Recentemente, a empresa, que apoia o desenvolvimento energético em todo o continente, publicou um estudo destacando como as mini redes de mineração de Bitcoin estão garantindo o uso de energia renovável perdida em África, abordando o desperdício de energia e impulsionando a eletrificação econômica das comunidades sem a necessidade de ajuda governamental ou organizações de caridade. Com isso, a mineração de Bitcoin também está contribuindo para um futuro energético mais sustentável, observou ele.
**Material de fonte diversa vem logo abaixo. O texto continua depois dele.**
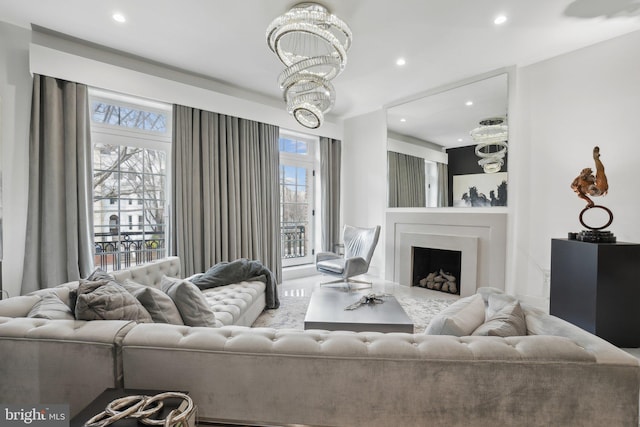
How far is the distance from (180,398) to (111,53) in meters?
3.82

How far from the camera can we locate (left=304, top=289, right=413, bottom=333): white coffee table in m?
2.33

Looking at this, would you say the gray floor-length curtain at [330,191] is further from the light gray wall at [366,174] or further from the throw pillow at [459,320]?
the throw pillow at [459,320]

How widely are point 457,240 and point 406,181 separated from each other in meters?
1.22

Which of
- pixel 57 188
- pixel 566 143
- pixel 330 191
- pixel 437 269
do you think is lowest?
pixel 437 269

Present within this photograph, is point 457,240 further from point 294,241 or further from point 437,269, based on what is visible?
point 294,241

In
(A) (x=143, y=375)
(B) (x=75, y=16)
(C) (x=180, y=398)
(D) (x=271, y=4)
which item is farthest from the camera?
(B) (x=75, y=16)

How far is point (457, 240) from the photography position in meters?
4.01

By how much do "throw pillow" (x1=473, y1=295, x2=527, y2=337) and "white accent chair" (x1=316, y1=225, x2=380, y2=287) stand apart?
2649 mm

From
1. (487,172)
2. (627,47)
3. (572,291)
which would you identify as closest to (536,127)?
(487,172)

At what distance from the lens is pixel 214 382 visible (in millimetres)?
1032

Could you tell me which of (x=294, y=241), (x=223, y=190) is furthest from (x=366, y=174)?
(x=223, y=190)

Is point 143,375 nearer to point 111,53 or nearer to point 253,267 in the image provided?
point 253,267

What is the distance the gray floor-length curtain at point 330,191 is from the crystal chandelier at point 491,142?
2.42 meters

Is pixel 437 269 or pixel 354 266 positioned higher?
pixel 354 266
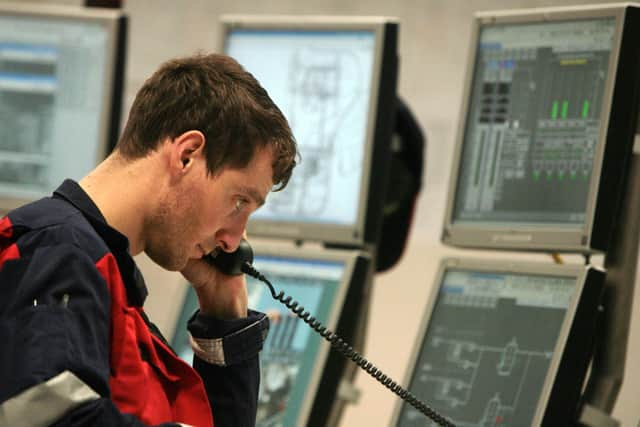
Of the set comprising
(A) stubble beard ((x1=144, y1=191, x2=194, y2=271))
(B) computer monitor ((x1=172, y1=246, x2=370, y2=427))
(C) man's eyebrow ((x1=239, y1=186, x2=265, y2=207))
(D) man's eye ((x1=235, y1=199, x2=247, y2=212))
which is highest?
(C) man's eyebrow ((x1=239, y1=186, x2=265, y2=207))

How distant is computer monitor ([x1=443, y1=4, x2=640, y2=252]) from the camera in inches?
112

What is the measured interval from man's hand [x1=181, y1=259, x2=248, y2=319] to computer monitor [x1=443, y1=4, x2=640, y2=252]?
0.84m

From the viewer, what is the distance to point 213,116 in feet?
6.52

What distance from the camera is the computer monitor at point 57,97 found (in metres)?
3.91

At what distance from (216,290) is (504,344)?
2.63ft

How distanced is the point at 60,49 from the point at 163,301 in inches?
35.8

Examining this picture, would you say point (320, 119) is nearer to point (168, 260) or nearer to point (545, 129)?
point (545, 129)

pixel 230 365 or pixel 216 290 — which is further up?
pixel 216 290

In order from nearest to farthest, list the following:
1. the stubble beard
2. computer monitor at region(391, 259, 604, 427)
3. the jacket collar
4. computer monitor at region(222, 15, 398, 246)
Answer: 1. the jacket collar
2. the stubble beard
3. computer monitor at region(391, 259, 604, 427)
4. computer monitor at region(222, 15, 398, 246)

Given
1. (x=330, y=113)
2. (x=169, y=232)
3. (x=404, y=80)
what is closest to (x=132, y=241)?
(x=169, y=232)

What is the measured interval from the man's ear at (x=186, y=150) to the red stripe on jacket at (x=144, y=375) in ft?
0.72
Fonte: Relatório “Energy & Bitcoin in Africa”, da Gridless
Promover a conservação de espécies e habitats
Além de rentabilizar os recursos energéticos e fornecer electricidade às comunidades, A mineração de Bitcoin também está favorecendo a conservação de espécies na África. Especificamente, na República do Congo, o Instituto Congolês para a Conservação da Natureza (ICCN), que supervisiona o desenvolvimento e manutenção do parque nacional de Virunga, o mais antigo da África, assumiu uma postura proativa em relação à mineração de Bitcoin para gerar renda recorrente e preservar espécies silvestres que vivem nele.
Tal tem sido o impacto da mineração de Bitcoin no parque nacional, que ganhou o reconhecimento do Fórum Econômico Mundial.
Recentemente, a organização internacional ele destacou a iniciativa inovadora do parque nacional, que iniciou a mineração de bitcoins em 2020 como alternativa de geração de renda para a sustentabilidade. Os lucros que o parque obtém com esta atividade são utilizados para a sua manutenção e operação. Conforme noticiado por esta mídia, o parque nacional de Virunga é o primeiro a minerar bitcoins como estratégia para manter suas operações e preservar a vida selvagem. Emmanuel de Merode, diretor do parque nacional, comentou no ano passado que se não fosse pela mineração de Bitcoin já teriam falido como parque nacional, uma vez que o governo congolês não fornece os recursos necessários para manter as suas operações.
Em 2023, de Merode revelou em entrevista ao MIT Technology Review que o parque nacional estava gerando cerca de US$ 150.000 por mês, graças à mineração de Bitcoin.
Uma indústria valiosa
A chegada do Bitcoin e das criptomoedas marcada o início de uma nova era tecnológica, em que não só foram criadas novas formas de dinheiro e pagamentos, mas também estão a ser promovidos o empoderamento das comunidades locais, o crescimento económico e a transformação energética.
As criptomoedas permitiram o desenvolvimento de um sistema financeiro alternativo, inclusivo, global e descentralizado, bem como o desenvolvimento de novas ferramentas que estão acelerando a transformação da sociedade em diferentes áreas. Atualmente, como aponta Gridless no seu estudo, as criptomoedas tornaram-se uma parte central da vida dos africanos.